### Directive A
Translate this sentence from the Futurama overview into Spanish: "Each episode follows the exploits of Fry and his motley band of Planet Express co-workers."
### Directive B
Write out the part of the Futurama overview from "When: The series’" to "series (…for now?).", keeping every word and mark unchanged.

Who: “Futurama,” an animated, science fiction situated comedy, that aired on the Fox network from 1999-2003 and on cable network Comedy Central from 2008-2013 (it was in syndication from 2002-2007).
What: Created and produced by Matt Groening, who also created The Simpsons, Futurama follows the adventures of a late-20th-century New York City pizza delivery boy, Philip J. Fry (voiced by Billy West), who, after being unwittingly cryogenically frozen for one thousand years, finds employment at Planet Express, an interplanetary delivery company in the retro-futuristic 31st century. Each episode follows the exploits of Fry and his motley band of Planet Express co-workers.
On December 31, 1999, after accidentally tumbling backward into a cryogenic freezing chamber upon answering a prank call for pizza delivery to a cryogenics company comprised of bored scientists, Philip J. Fry (West) wakes up 1,000 years in the future, confronted by a very different Earth. He manages to secure a job – as a delivery boy – at interplanetary delivery service Planet Express. His co-workers include mad-scientist/inept boss and his distant nephew, Professor Hubert Farnsworth (also voiced by West); the employee doctor, an alien crab that emits foul odors and who has no understanding of human anatomy, John Zoidberg (also voiced by West); Farnsworth’s graduate student intern, a sexually promiscuous, highly clumsy heir to the primary land holders of Mars, Amy Wong (voiced by Lauren Tom); the resident bureaucrat and personnel director, a Jamaican former Olympic medalist in limbo with a penchant for Manwiches and grass, Hermes Conrad (voiced by Phil LaMarr); the Planet Express ship’s captain, a one-eyed suspected alien, confirmed sewer mutant, who becomes Fry’s primary object of his affection, Turanga Leela (voiced by Katey Sagal); and an anti-social, suicide-prone, drunken criminal robot bending unit who encourages people often to bite his shiny metal ass, Bender Rodriguez, voiced by John DiMaggio. The series follows their many exploits in what is, ultimately, one part science fiction homage, one part workplace comedy, and one part adult cartoon.
When: The series’ tumultuous airing history goes like this: Futurama began on Fox, also home of The Simpsons, from 1999 to 2003, before ceasing production and being canceled by the, then, cancel-happy network. Futurama was then revived in 2008 as four direct-to-video films, the last of which was released in early 2009. Cable network Comedy Central then entered into an agreement with Fox to syndicate the existing episodes and to air the films as 16 new, half-hour episodes, thereby making a fifth season. In 2009, Comedy Central picked up the show for 26 new half-hour episodes, which began airing in 2010 and 2011 as a sixth season. The show was then renewed for a seventh season, with the first half airing in 2012 and the second in 2013. Comedy Central then canceled the show themselves; the series finale aired on September 4, 2013, officially ending the series (…for now?).

Lines of data:
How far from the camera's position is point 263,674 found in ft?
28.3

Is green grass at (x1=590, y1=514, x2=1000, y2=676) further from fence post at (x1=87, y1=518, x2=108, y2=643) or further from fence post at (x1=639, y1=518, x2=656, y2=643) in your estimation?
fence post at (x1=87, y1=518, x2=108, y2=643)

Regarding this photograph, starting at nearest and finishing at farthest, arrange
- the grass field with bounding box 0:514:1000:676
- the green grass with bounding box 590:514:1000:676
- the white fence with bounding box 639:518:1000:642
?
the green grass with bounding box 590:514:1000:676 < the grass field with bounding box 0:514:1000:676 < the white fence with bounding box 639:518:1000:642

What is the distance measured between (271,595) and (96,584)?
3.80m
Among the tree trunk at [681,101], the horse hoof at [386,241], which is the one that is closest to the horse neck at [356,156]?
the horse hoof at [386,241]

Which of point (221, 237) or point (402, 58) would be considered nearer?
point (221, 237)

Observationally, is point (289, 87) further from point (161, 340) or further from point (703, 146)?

### Written solution A
Cada episodio sigue las hazañas de Fry y su variopinto grupo de compañeros de trabajo de Planet Express.

### Written solution B
When: The series’ tumultuous airing history goes like this: Futurama began on Fox, also home of The Simpsons, from 1999 to 2003, before ceasing production and being canceled by the, then, cancel-happy network. Futurama was then revived in 2008 as four direct-to-video films, the last of which was released in early 2009. Cable network Comedy Central then entered into an agreement with Fox to syndicate the existing episodes and to air the films as 16 new, half-hour episodes, thereby making a fifth season. In 2009, Comedy Central picked up the show for 26 new half-hour episodes, which began airing in 2010 and 2011 as a sixth season. The show was then renewed for a seventh season, with the first half airing in 2012 and the second in 2013. Comedy Central then canceled the show themselves; the series finale aired on September 4, 2013, officially ending the series (…for now?).